From: Jain, Pankaj (MED, TCS) (Pankaj.Jain@med.ge.com)
Date: Wed Mar 12 2003 - 17:15:20 EST
Hi Pim,
Thanks for reply.
I modified my program as per your suggestion(modified to byChunk&127) ,
but this time I am getting strange numbers.
here is value in database
E8C ? 6 to 10
and the value that i am getting in property file is..
value=69566732980193254321161113249483277721223277
But I need to get following string
value= E8C \u2013 6 to 10
For you information, variable type of chunk is int.
int chunk = 0;
while(rsResult.next())
{
/*Get the file contents from the
value column*/
ipStream =
rsResult.getBinaryStream("VALUE");
strBuf = new StringBuffer();
while((chunk =
ipStream.read())!=-1)
{
byte byChunk = new
Integer(chunk).byteValue();
strBuf.append((char)
byChunk&127);
}
prop.setProperty(rsResult.getString("KEY"), strBuf.toString());
}
Let me know if I need to set set any property for property file.
Thanks
-Pankaj
-----Original Message-----
From: Pim Blokland [mailto:pblokland@planet.nl]

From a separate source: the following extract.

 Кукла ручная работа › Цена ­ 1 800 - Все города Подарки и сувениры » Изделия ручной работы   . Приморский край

Sent: Wednesday, March 12, 2003 12:34 PM
To: Unicode mailing list
Subject: Re: Unicode character transformation through XSLT
Jain, Pankaj (MED, TCS) schreef:
> while((chunk = ipStream.read())!=-1)
> {
> byte byChunk = new Integer(chunk).byteValue();
> strBuf.append((char) byChunk);
> }
You don't say which type your "chunk" variable is, but the problem
is definitely in the number of conversions you do.

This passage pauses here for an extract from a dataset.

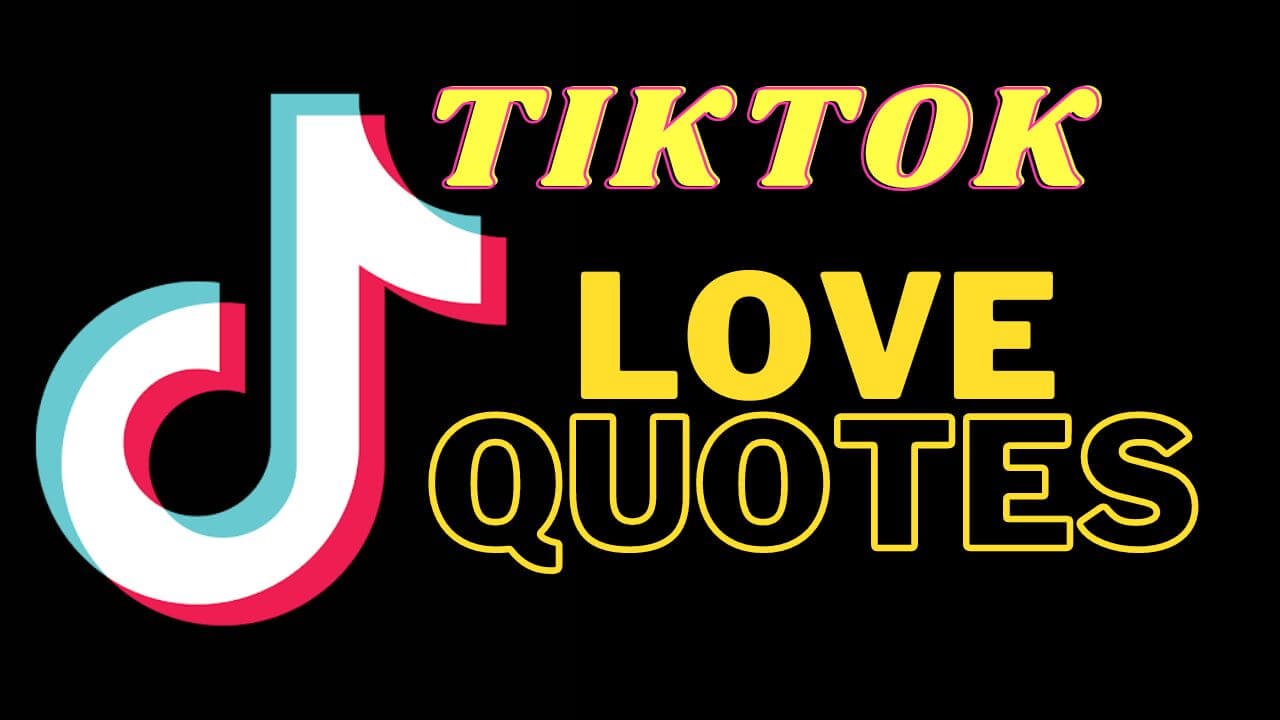 Tiktok love quotes and sayings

In this tiny piece of code you convert the input from (whatever
"chunk" is) into Integer, then to byte and finally to char.
As I understand it, char is a signed 16 bits type in Java; any of
the others may be unsigned. Hence the problem. You can try stripping
off the high bits after conversion to char (i.e. (byChunk&127) at
the end) or try to circumvent all those conversions altogether.